- Task to carry out -
Output every record below exactly as it appears.

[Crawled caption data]
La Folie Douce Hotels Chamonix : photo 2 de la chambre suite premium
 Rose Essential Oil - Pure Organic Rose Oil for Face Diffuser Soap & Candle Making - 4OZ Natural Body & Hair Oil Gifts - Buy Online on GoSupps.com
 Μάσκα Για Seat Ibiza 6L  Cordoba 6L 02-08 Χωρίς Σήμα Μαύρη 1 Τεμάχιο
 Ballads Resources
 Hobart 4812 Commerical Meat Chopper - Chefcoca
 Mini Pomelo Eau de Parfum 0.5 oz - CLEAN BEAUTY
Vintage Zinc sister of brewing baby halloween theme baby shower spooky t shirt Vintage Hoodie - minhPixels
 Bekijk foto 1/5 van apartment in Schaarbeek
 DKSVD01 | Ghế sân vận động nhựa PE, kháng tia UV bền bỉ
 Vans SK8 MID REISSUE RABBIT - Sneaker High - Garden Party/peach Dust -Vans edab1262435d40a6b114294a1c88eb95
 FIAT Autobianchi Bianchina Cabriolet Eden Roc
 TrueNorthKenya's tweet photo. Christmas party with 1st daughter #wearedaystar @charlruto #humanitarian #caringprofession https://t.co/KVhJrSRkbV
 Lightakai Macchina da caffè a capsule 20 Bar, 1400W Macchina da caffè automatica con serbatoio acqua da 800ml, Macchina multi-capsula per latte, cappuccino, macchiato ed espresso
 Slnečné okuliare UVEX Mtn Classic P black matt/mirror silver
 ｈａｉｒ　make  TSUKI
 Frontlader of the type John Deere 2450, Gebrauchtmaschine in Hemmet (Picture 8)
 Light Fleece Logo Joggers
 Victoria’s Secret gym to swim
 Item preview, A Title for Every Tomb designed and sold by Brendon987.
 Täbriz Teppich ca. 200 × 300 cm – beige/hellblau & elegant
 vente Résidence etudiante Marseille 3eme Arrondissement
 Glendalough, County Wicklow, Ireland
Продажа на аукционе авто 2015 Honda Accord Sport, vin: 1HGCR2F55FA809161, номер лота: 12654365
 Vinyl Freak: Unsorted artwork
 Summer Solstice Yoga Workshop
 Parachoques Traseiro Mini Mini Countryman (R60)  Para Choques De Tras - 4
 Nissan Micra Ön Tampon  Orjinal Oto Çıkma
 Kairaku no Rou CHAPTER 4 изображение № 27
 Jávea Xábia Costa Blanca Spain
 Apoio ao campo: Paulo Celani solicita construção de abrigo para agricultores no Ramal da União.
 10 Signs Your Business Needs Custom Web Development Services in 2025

- Solved exercise -
La Folie Douce Hotels Chamonix : photo 2 de la chambre suite premium
 Rose Essential Oil - Pure Organic Rose Oil for Face Diffuser Soap & Candle Making - 4OZ Natural Body & Hair Oil Gifts - Buy Online on GoSupps.com
 Μάσκα Για Seat Ibiza 6L  Cordoba 6L 02-08 Χωρίς Σήμα Μαύρη 1 Τεμάχιο
 Ballads Resources
 Hobart 4812 Commerical Meat Chopper - Chefcoca
 Mini Pomelo Eau de Parfum 0.5 oz - CLEAN BEAUTY
Vintage Zinc sister of brewing baby halloween theme baby shower spooky t shirt Vintage Hoodie - minhPixels
 Bekijk foto 1/5 van apartment in Schaarbeek
 DKSVD01 | Ghế sân vận động nhựa PE, kháng tia UV bền bỉ
 Vans SK8 MID REISSUE RABBIT - Sneaker High - Garden Party/peach Dust -Vans edab1262435d40a6b114294a1c88eb95
 FIAT Autobianchi Bianchina Cabriolet Eden Roc
 TrueNorthKenya's tweet photo. Christmas party with 1st daughter #wearedaystar @charlruto #humanitarian #caringprofession https://t.co/KVhJrSRkbV
 Lightakai Macchina da caffè a capsule 20 Bar, 1400W Macchina da caffè automatica con serbatoio acqua da 800ml, Macchina multi-capsula per latte, cappuccino, macchiato ed espresso
 Slnečné okuliare UVEX Mtn Classic P black matt/mirror silver
 ｈａｉｒ　make  TSUKI
 Frontlader of the type John Deere 2450, Gebrauchtmaschine in Hemmet (Picture 8)
 Light Fleece Logo Joggers
 Victoria’s Secret gym to swim
 Item preview, A Title for Every Tomb designed and sold by Brendon987.
 Täbriz Teppich ca. 200 × 300 cm – beige/hellblau & elegant
 vente Résidence etudiante Marseille 3eme Arrondissement
 Glendalough, County Wicklow, Ireland
Продажа на аукционе авто 2015 Honda Accord Sport, vin: 1HGCR2F55FA809161, номер лота: 12654365
 Vinyl Freak: Unsorted artwork
 Summer Solstice Yoga Workshop
 Parachoques Traseiro Mini Mini Countryman (R60)  Para Choques De Tras - 4
 Nissan Micra Ön Tampon  Orjinal Oto Çıkma
 Kairaku no Rou CHAPTER 4 изображение № 27
 Jávea Xábia Costa Blanca Spain
 Apoio ao campo: Paulo Celani solicita construção de abrigo para agricultores no Ramal da União.
 10 Signs Your Business Needs Custom Web Development Services in 2025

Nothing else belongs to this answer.